→ Exercise set
1. From the piece on self-control and commitment, transcribe the part that opens with the words containing "It takes you being" and closes with "you look unfaithful.".
2. Restate every line of the records word for word, leaving the pictures out of your answer.

→ Quoted passage
....

Many of us want the by product of a committed relationship, exclusivity, intimacy, companionship, stability and more. But we don’t understand immediately that self control and commitment aren’t one in the same and to be committed we must practice self control.

This is evident in the ways individuals can take on the commitment of an exclusive relationship or even enter into the union of marriage then cheat on one another and swear they’re committed; they lack self-control.  The lack of self-control will have you trying to fulfill your every whim as it pertains your ideals and with people other than your s/o or spouse.

I’d even go as far as to say if we aren’t practicing self control in our relationships we are not committed.  It takes more than just having the title of boyfriend, girlfriend, husband and wife to be committed.

It takes you being able to see someone you’re attracted to and may even  have a strong chemistry with, and still make the choice to not entertain them and or the thought of what you could do to and with them.  It takes your ego taking the back seat  and not talking to people just to see if you’ve still got it, no flirting to see what happens, no hiding social media messages or text messages because they could prove to  make you look unfaithful.

It takes you considering the commitment you made however many seconds, minutes, hours, days, weeks, months, or years ago. It can also be as simple as deciding to treat your spouse or significant other the way you truly want to be treated; you know you desire loyalty, you desire to be able to trust your partner, to know they’re for you and not for anybody else. Give what you expect to be mirrored, considering these things I believe will minimize  infidelity. And please know that what you do will be discovered somehow and someday, secrets of all sorts have a way of coming out when you least expect them to.

Work to say and do things you wouldn’t mind your significant other finding out about; the choice is yours practice self-control to better uphold and exemplify your commitment.

....

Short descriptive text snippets
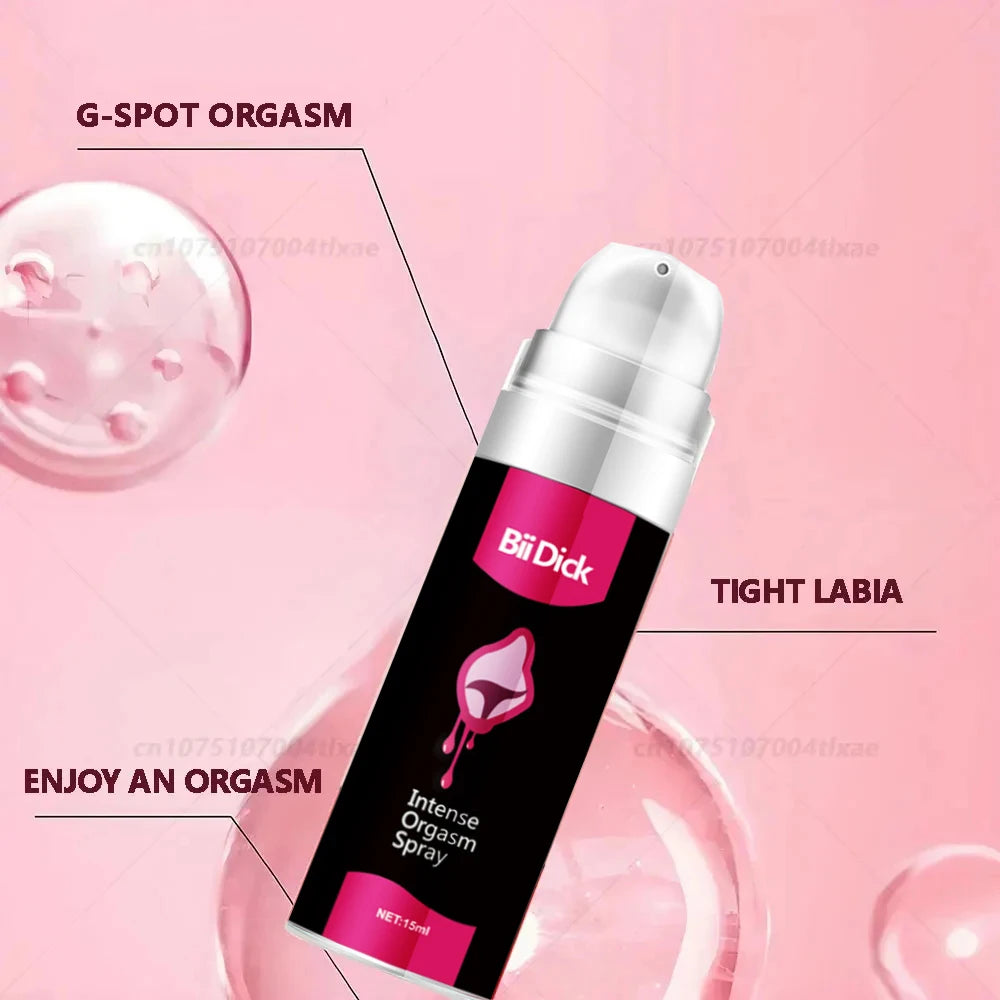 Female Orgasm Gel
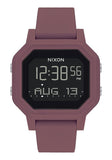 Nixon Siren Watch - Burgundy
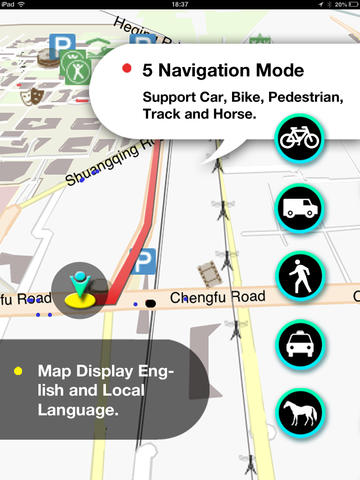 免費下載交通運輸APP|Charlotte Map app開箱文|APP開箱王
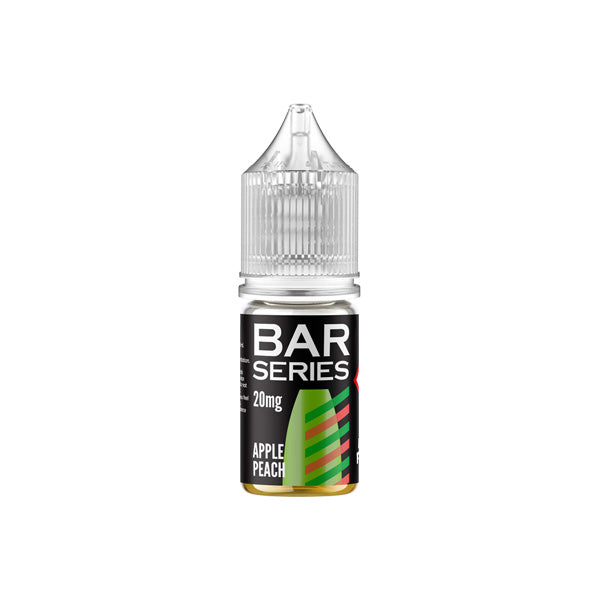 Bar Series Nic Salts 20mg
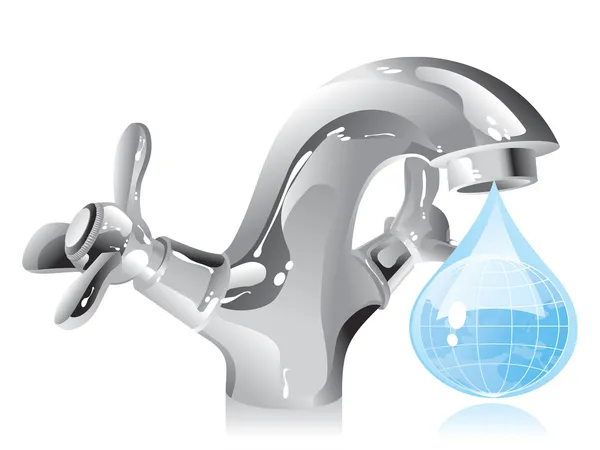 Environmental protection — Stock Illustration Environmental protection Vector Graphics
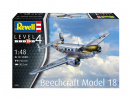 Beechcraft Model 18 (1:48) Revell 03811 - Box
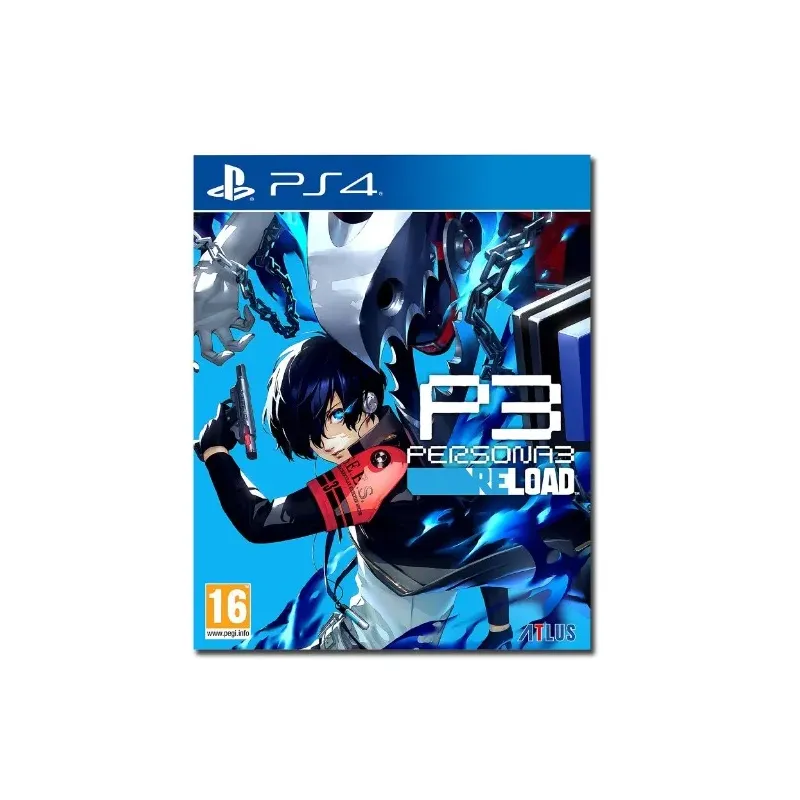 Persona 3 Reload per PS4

....

→ Written answers
1.
It takes you being able to see someone you’re attracted to and may even  have a strong chemistry with, and still make the choice to not entertain them and or the thought of what you could do to and with them.  It takes your ego taking the back seat  and not talking to people just to see if you’ve still got it, no flirting to see what happens, no hiding social media messages or text messages because they could prove to  make you look unfaithful.

2.
 Female Orgasm Gel
 Nixon Siren Watch - Burgundy
 免費下載交通運輸APP|Charlotte Map app開箱文|APP開箱王
 Bar Series Nic Salts 20mg
 Environmental protection — Stock Illustration Environmental protection Vector Graphics
 Beechcraft Model 18 (1:48) Revell 03811 - Box
 Persona 3 Reload per PS4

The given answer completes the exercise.